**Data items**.
══════════════════════════════
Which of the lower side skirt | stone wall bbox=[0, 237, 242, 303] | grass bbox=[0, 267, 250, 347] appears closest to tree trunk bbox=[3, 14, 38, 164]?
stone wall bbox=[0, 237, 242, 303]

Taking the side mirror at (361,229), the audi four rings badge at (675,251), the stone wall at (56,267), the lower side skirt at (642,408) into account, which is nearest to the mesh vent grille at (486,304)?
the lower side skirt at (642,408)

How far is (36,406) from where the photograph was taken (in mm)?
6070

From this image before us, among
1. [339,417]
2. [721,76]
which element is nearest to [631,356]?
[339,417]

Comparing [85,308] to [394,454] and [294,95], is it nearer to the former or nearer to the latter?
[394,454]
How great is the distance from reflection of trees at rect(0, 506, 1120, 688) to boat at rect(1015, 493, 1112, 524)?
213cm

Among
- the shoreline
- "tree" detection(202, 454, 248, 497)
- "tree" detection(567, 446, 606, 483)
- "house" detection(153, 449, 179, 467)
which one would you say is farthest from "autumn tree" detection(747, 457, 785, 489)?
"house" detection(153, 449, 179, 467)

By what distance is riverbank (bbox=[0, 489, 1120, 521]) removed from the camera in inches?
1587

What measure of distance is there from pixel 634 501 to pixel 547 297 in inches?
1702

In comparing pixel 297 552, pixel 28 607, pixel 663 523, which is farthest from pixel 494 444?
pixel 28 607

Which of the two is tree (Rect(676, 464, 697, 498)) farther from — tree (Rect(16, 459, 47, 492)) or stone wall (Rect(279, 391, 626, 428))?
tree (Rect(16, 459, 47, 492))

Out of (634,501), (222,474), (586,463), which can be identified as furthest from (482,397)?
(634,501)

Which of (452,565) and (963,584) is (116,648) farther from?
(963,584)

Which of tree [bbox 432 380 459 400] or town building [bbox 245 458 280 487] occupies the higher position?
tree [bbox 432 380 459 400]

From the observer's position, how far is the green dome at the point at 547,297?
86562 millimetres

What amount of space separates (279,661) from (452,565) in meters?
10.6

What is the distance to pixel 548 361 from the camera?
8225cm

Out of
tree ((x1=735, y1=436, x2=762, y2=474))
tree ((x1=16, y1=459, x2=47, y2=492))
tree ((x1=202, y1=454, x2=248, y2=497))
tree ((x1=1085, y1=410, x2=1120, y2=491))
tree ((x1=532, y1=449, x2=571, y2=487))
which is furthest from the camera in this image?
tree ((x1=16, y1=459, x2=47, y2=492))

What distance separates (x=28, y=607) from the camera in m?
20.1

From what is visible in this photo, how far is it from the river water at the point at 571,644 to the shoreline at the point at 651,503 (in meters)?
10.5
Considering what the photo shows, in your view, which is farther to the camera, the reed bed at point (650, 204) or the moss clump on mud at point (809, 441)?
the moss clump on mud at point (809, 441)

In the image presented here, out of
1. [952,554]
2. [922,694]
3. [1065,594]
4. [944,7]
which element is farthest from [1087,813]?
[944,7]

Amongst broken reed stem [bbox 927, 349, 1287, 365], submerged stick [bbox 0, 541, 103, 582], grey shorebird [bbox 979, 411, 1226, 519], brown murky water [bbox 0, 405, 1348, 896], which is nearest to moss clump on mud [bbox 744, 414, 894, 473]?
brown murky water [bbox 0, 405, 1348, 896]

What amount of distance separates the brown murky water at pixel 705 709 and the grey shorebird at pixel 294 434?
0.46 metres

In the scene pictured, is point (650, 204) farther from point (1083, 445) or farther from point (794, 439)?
══════════════════════════════
**Aim of the task**. Update all of the lines above by replacing "shoreline" with "lakeshore", and leave everything else unchanged.

**Solution to this problem**.
Which of the lower side skirt | stone wall bbox=[0, 237, 242, 303] | grass bbox=[0, 267, 250, 347] appears closest to tree trunk bbox=[3, 14, 38, 164]?
stone wall bbox=[0, 237, 242, 303]

Taking the side mirror at (361,229), the audi four rings badge at (675,251), the stone wall at (56,267), the lower side skirt at (642,408) into account, which is nearest to the mesh vent grille at (486,304)?
the lower side skirt at (642,408)

How far is (36,406) from where the photograph was taken (in mm)?
6070

From this image before us, among
1. [339,417]
2. [721,76]
which element is nearest to [631,356]?
[339,417]

Comparing [85,308] to [394,454] and [294,95], is it nearer to the former or nearer to the latter?
[394,454]
How great is the distance from reflection of trees at rect(0, 506, 1120, 688) to boat at rect(1015, 493, 1112, 524)?
213cm

Among
- the lakeshore
- "tree" detection(202, 454, 248, 497)
- "tree" detection(567, 446, 606, 483)
- "house" detection(153, 449, 179, 467)
which one would you say is farthest from "autumn tree" detection(747, 457, 785, 489)?
"house" detection(153, 449, 179, 467)

By what distance is riverbank (bbox=[0, 489, 1120, 521]) removed from the camera in inches?
1587

What measure of distance is there from pixel 634 501 to pixel 547 297 in inches?
1702

In comparing pixel 297 552, pixel 28 607, pixel 663 523, which is farthest from pixel 494 444?
pixel 28 607

Which of the two is tree (Rect(676, 464, 697, 498)) farther from — tree (Rect(16, 459, 47, 492)) or stone wall (Rect(279, 391, 626, 428))?
tree (Rect(16, 459, 47, 492))

Out of (634,501), (222,474), (586,463), which can be identified as furthest from (482,397)?
(634,501)

Which of (452,565) and (963,584) is (116,648) farther from?
(963,584)

Which of tree [bbox 432 380 459 400] or town building [bbox 245 458 280 487] occupies the higher position?
tree [bbox 432 380 459 400]

From the observer's position, how far is the green dome at the point at 547,297?
86562 millimetres

What amount of space separates (279,661) from (452,565) in meters?
10.6

What is the distance to pixel 548 361 from the camera?
8225cm

Out of
tree ((x1=735, y1=436, x2=762, y2=474))
tree ((x1=16, y1=459, x2=47, y2=492))
tree ((x1=202, y1=454, x2=248, y2=497))
tree ((x1=1085, y1=410, x2=1120, y2=491))
tree ((x1=532, y1=449, x2=571, y2=487))
which is furthest from the camera in this image?
tree ((x1=16, y1=459, x2=47, y2=492))

What distance separates (x=28, y=607) from the camera in m?
20.1

From what is visible in this photo, how far is it from the river water at the point at 571,644 to the lakeshore at the point at 651,503 (in meters)?
10.5
Considering what the photo shows, in your view, which is farther to the camera, the reed bed at point (650, 204) or the moss clump on mud at point (809, 441)?
the moss clump on mud at point (809, 441)

In the image presented here, out of
1. [952,554]
2. [922,694]
3. [1065,594]
4. [944,7]
which element is farthest from [1087,813]?
[944,7]

Amongst broken reed stem [bbox 927, 349, 1287, 365], submerged stick [bbox 0, 541, 103, 582], grey shorebird [bbox 979, 411, 1226, 519], brown murky water [bbox 0, 405, 1348, 896], which is nearest to moss clump on mud [bbox 744, 414, 894, 473]?
brown murky water [bbox 0, 405, 1348, 896]

What amount of distance separates the brown murky water at pixel 705 709 and the grey shorebird at pixel 294 434?
0.46 metres

In the scene pictured, is point (650, 204) farther from point (1083, 445) or farther from point (794, 439)?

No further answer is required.